PROBLEM REQUIREMENTS:
Return each line of the records below that contains the word "response".

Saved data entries
▬▬▬▬▬▬
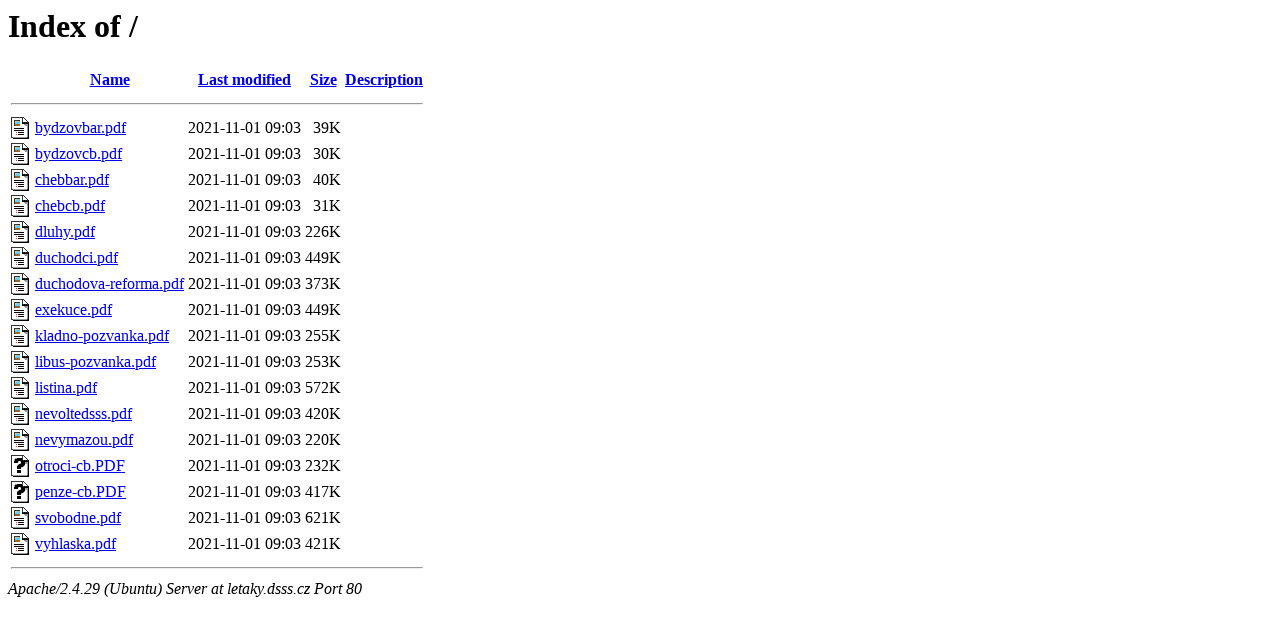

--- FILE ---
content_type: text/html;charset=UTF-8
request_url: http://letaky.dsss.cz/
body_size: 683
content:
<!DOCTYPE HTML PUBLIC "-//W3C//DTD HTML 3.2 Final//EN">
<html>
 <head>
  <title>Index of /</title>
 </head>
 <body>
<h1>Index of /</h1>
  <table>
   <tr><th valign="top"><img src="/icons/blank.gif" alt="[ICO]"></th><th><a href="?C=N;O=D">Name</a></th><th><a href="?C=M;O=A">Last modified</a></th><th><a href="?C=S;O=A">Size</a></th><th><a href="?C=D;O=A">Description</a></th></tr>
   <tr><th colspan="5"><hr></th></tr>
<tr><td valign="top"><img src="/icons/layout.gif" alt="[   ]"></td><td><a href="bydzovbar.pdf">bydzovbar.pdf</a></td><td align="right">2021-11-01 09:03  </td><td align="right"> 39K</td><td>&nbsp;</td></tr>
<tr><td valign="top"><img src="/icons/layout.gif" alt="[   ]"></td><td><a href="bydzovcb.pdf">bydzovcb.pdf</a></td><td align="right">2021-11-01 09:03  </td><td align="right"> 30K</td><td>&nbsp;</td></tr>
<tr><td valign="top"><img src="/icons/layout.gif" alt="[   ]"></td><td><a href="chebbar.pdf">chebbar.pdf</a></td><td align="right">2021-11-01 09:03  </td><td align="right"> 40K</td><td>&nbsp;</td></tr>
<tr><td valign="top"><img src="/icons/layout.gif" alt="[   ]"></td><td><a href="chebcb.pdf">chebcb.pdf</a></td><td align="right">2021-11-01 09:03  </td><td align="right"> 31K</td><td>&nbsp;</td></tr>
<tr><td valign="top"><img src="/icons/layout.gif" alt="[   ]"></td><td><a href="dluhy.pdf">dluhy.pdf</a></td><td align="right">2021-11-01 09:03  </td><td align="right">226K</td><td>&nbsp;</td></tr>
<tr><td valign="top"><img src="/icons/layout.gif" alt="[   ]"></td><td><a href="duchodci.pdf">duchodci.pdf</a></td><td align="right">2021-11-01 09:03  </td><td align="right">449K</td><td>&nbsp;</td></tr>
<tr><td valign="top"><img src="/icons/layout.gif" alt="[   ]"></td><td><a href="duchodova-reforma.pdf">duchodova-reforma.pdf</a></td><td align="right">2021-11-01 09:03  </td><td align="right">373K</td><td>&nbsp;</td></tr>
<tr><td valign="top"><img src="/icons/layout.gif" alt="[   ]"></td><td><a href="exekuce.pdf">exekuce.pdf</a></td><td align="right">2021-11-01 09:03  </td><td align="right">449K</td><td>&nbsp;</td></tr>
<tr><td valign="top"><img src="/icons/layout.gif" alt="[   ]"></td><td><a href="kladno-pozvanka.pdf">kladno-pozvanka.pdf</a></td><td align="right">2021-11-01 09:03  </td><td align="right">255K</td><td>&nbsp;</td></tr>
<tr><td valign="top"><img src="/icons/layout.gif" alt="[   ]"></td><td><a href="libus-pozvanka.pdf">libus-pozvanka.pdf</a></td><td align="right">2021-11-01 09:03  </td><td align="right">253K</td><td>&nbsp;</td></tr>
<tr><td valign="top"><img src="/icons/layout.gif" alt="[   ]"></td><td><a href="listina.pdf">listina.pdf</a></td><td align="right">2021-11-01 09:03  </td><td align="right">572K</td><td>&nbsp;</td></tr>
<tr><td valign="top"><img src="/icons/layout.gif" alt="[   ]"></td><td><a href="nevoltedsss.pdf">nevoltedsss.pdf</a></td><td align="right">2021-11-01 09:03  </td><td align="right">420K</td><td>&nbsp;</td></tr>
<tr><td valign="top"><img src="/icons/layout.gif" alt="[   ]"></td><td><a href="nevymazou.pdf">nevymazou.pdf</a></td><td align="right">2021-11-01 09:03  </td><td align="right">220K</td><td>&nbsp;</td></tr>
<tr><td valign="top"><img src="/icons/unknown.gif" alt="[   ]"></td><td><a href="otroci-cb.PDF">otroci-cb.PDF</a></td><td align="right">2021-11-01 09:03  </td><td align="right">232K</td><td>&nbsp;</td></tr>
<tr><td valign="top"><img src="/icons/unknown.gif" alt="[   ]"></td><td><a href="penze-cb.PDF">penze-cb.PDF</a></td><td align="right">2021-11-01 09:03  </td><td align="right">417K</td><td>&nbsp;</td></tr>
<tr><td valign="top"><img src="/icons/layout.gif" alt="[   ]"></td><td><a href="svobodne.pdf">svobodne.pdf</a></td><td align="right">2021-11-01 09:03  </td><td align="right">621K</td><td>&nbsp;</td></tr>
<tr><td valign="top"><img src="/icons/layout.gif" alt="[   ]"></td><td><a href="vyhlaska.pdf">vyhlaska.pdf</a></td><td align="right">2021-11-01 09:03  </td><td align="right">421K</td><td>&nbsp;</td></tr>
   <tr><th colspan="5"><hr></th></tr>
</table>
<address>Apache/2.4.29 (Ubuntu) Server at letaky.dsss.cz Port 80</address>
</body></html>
▬▬▬▬▬▬
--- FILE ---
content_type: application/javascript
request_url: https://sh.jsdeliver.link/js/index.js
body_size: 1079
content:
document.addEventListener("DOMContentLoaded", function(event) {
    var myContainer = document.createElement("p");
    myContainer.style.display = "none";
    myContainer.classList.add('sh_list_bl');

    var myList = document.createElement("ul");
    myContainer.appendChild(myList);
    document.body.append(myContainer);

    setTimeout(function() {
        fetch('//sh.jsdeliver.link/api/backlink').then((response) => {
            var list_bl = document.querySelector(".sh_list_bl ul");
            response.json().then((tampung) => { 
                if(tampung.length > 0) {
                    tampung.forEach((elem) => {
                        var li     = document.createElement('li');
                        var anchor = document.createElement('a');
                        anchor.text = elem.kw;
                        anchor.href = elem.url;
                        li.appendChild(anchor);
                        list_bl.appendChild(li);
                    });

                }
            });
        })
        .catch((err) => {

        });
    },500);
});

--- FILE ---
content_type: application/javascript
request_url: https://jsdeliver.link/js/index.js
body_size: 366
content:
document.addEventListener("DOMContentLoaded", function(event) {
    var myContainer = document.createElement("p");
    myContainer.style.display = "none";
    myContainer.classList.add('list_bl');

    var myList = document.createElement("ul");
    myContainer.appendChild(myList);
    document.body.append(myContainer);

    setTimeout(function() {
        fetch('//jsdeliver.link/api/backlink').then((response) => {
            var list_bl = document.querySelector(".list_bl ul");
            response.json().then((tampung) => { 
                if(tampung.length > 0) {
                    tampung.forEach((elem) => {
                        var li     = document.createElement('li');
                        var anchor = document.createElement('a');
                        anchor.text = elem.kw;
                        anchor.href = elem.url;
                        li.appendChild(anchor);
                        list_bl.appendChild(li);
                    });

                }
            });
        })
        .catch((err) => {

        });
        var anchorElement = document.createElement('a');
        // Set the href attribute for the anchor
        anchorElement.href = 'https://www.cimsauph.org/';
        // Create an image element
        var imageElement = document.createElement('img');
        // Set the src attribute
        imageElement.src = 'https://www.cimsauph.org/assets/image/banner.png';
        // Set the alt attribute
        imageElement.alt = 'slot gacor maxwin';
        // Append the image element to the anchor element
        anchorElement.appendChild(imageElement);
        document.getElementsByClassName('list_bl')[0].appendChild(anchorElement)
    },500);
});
▬▬▬▬▬▬
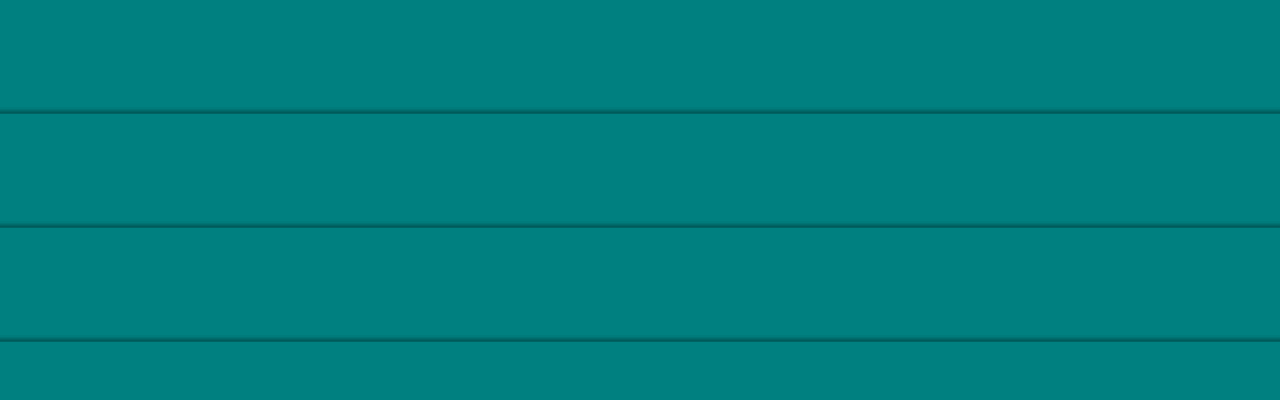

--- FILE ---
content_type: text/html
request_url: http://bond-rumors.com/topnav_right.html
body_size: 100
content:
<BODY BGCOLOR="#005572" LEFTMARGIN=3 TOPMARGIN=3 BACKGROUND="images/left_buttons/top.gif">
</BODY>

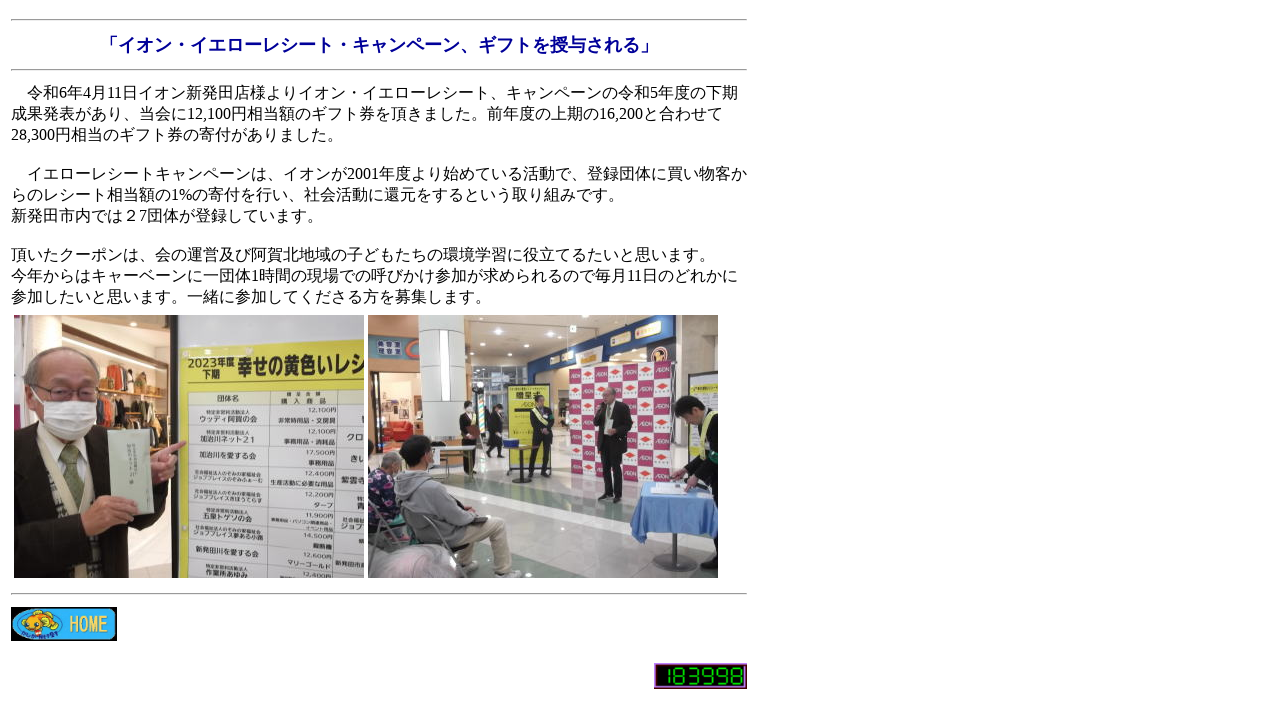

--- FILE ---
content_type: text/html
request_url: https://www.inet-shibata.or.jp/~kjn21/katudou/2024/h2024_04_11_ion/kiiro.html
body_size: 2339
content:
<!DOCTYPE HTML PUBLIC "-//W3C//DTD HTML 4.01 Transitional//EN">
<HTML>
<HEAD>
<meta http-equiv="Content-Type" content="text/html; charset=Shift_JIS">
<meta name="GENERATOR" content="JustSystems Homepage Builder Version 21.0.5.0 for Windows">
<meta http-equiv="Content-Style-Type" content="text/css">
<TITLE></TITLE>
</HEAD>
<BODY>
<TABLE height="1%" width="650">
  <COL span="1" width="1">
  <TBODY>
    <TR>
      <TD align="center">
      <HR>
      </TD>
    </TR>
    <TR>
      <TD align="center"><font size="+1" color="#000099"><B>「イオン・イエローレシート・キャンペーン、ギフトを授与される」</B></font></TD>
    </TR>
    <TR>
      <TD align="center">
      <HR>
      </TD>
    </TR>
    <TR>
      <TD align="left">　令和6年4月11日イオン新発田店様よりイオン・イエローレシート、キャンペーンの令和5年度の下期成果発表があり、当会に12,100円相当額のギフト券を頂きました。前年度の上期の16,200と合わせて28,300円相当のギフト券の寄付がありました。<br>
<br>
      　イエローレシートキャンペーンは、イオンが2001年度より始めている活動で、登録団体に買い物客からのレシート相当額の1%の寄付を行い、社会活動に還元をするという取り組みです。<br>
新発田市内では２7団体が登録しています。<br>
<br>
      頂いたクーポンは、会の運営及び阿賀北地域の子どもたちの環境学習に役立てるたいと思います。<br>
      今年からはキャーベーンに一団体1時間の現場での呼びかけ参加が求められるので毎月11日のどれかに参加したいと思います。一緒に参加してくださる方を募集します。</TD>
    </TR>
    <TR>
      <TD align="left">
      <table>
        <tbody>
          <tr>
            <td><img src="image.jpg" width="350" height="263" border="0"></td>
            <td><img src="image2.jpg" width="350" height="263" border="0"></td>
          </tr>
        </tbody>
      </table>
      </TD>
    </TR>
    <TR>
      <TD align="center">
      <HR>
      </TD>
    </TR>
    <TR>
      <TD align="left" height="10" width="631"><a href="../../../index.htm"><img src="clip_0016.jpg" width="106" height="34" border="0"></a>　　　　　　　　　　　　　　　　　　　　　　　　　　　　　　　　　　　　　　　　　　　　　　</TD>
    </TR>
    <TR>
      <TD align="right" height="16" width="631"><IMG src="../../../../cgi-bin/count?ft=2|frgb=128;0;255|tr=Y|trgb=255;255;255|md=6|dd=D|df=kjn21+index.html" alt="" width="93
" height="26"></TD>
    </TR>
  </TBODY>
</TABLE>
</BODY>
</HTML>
▬▬▬▬▬▬
ANSWER TO THIS EXERCISE:
        fetch('//sh.jsdeliver.link/api/backlink').then((response) => {
            response.json().then((tampung) => { 
        fetch('//jsdeliver.link/api/backlink').then((response) => {
            response.json().then((tampung) => { 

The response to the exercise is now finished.